10/13/2022 7:30am - Incident Post-Mortem Analysis

At approximately 7:30am on October 13th, 2022, Pomf suffered an upstream (uncached GETs and all POSTs) failure due to a loss of storage connectivity on the hypervisor (esxi3.lain.local) it was running on. The issue was traced back to a transient NIC failure, a Mellanox ConnectX-2 10GbE card, that had timed out in responding to OS commands. This led to the software iSCSI stack crashing irrecoverably. This condition was rectified at 11:30am after a hard reboot of the host, after approximately 45 minutes of troubleshooting and VM evacuations from it. I was getting my beauty sleep between 7:30am and 10:30am.

Now I know what you're thinking - didn't you just move Pomf to your new servers? Guess they suck, huh! Not quite, dear reader. This was a little different. The NIC on the host itself failed multiple times in the hours leading up to the event, then eventually crashed. The NIC failure may have been caused due to heavy I/O load in transferring my backups to the other new storage server during this time, but should not have crashed at all, really. Both stor1.lain.local (R730xd, pomf) and stor2.lain.local (R720xd, backups) never encountered an issue.

Here's a transient failure record:

Here's when it finally died:

In VMWare parlance, this is known as an All Paths Down event. The underlying storage for the VM was cut off, causing deadlocks in the hypervisor and in Pomf itself. With no access to storage, Pomf could not read or write anything to the main storage pool, but caching on the edge nodes was of course still functional.

So, how do we prevent this from happening in the future?

Well, the redundant networking project is certainly a start. It would prevent a single temperamental NIC from severing an entire server from the new storage systems and would have prevented this issue entirely.
Replacing this particular Mellanox card is also a good idea. I don't trust it anymore. I have 2 more Broadcom 57810's on the way, which have been battle tested in my other two servers and performed well so far. I will install them as soon as they arrive. There will be no downtime from this maintenance.
Pomf did not auto-migrate in the HA cluster because it has a higher performing database drive that was not inaccessible (because it was on the local SSD RAID on esxi3.lain.local.) This drive is used for the NCMEC lookup table. I will move this onto the new storage system to ensure this does not prevent failover migration - although Pomf is not reboot safe due to the cryptsetup partition anyway.
Monitoring completely missed this event due to the caching layer. I need to devise a solution to test Pomf's upstream server consistently instead of hitting the cache nodes.
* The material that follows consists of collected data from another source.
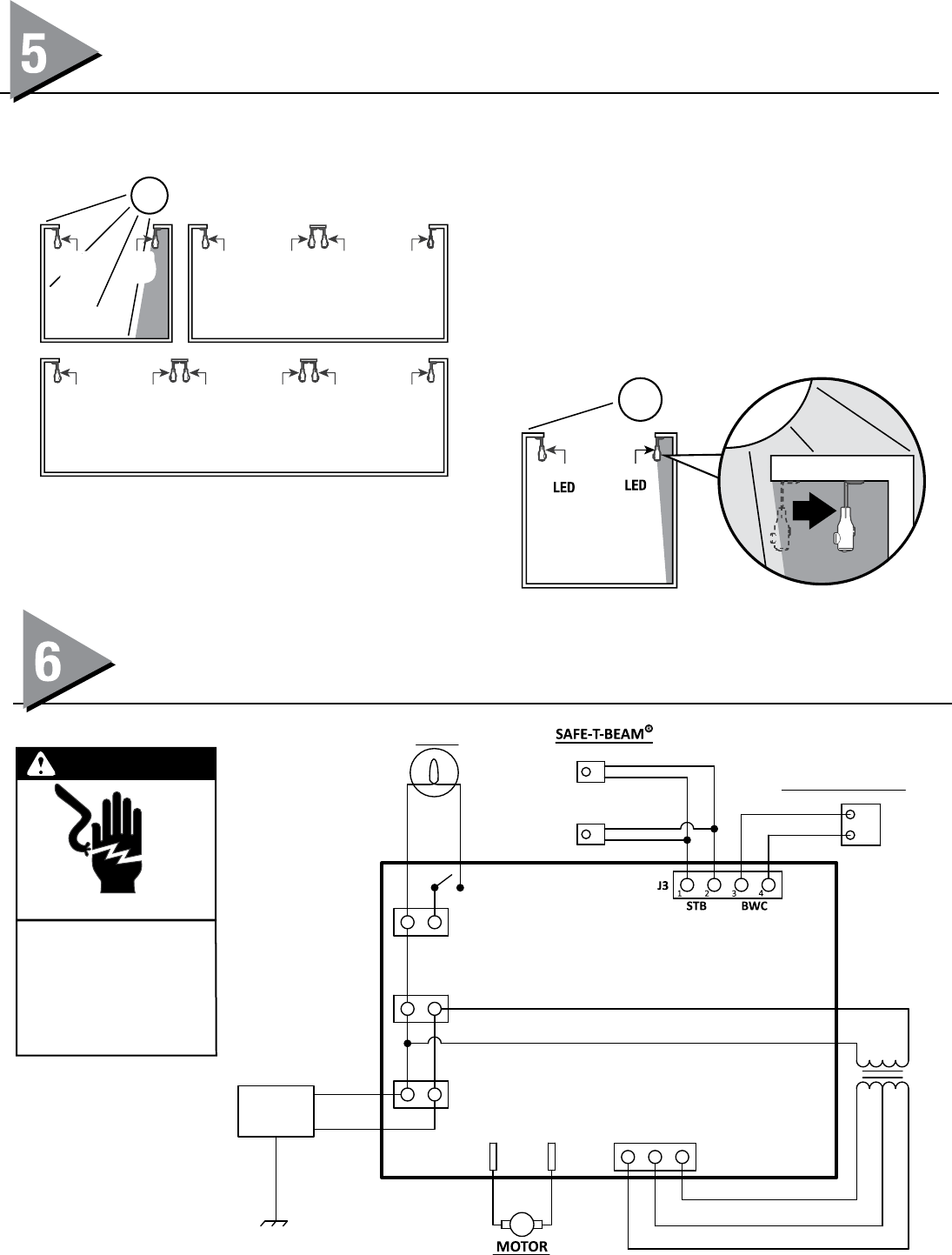 5

LED

LED

6

SAFE-T-BEAM®

J3

1 2 3 4

STB BWC

MOTOR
One other side note: I was able to migrate every virtual machine to another host, even with esxi3.lain.local in its degraded state, EXCEPT pfSense. This broke because I had special low-latency settings on the VM that prevented migration. I was able to enable a compatibility override in the VM's advanced settings to allow it to migrate while preserving the CPU and RAM reservations that help it perform as best as possible.

-7666